About Elisa Troubleshooting Tips
About Elisa Troubleshooting Tips
The Elisa Troubleshooting Tips is somewhat seeking to experience the fruitful outcome. Let’s
improve Troubleshooting with the help of the following tips:
1. In a case low standard curve
To enhance standard solution, try to confirm that dilutions are made accurately, if not,
kindly amend it.
If curves are not fitting up to the required scale, make sure to try plotting using various
scales such as 5 parameters logistic curve fit.

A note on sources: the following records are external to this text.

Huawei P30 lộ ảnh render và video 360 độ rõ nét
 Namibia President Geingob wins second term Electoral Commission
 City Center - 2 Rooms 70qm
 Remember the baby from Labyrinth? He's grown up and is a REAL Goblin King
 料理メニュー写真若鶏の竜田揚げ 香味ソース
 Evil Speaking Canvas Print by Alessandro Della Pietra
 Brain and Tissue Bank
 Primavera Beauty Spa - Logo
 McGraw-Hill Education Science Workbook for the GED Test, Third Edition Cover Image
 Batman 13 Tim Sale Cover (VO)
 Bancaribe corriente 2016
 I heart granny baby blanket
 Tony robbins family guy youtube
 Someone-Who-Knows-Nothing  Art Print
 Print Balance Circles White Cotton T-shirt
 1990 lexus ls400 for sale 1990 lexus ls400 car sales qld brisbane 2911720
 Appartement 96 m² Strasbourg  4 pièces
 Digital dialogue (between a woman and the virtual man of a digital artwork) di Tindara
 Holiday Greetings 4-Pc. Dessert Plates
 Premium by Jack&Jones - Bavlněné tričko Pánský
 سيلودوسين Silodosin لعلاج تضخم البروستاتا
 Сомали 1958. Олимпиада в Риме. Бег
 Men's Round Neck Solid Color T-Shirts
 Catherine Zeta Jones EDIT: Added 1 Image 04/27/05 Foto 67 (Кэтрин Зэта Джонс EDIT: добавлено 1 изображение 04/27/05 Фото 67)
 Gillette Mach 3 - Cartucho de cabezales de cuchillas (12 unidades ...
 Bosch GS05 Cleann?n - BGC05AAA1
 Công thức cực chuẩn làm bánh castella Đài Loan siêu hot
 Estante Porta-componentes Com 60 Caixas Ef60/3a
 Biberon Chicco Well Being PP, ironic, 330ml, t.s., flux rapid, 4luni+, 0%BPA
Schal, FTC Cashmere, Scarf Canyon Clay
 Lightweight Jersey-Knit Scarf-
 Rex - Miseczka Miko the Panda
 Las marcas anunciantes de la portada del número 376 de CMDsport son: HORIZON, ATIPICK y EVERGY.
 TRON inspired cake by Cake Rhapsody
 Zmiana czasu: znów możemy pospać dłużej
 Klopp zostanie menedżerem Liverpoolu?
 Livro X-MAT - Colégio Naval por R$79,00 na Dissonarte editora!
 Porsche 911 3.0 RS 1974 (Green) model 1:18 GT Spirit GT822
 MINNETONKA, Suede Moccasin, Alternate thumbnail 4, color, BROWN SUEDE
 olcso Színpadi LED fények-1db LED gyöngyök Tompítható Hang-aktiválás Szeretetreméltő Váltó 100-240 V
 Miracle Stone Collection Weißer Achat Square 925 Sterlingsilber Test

In a case when standard improperly reconstituted, then slowly spin vial before opening
as well as examine for not dissolved material after reconstituting.
In a case of pipetting error, if so, then, use calibrated pipettes and proper pipetting
2. In the case of No Signal
If Incubation time too small, then incubate samples overnight at 4°C.
If incompatible sample type, then make sure to reduce the deductions. You may include a
sample that will help you to find out a positive control.
If target presents under detection limits, then decline dilution factor.
If samples, prepare inaccurately, then make sure a proper sample dilution. Moreover,
samples may be unsuited with microtiter plate assay format.
In a case of not enough detection reagent, then hike up the amount of detection reagent
If reduced antibody, then try various dilutions of antibody.
If incubation temperature is too less, then make sure incubations are run at the
accurate temperature. Moreover, in this, all the reagents should be at room
If inaccurate wavelength, then first examine the wavelength.
If the plate is washing too rough, then have a look at the pressure point to set it
accordingly. Moreover, pipette washes buffer softly if washes are done manually.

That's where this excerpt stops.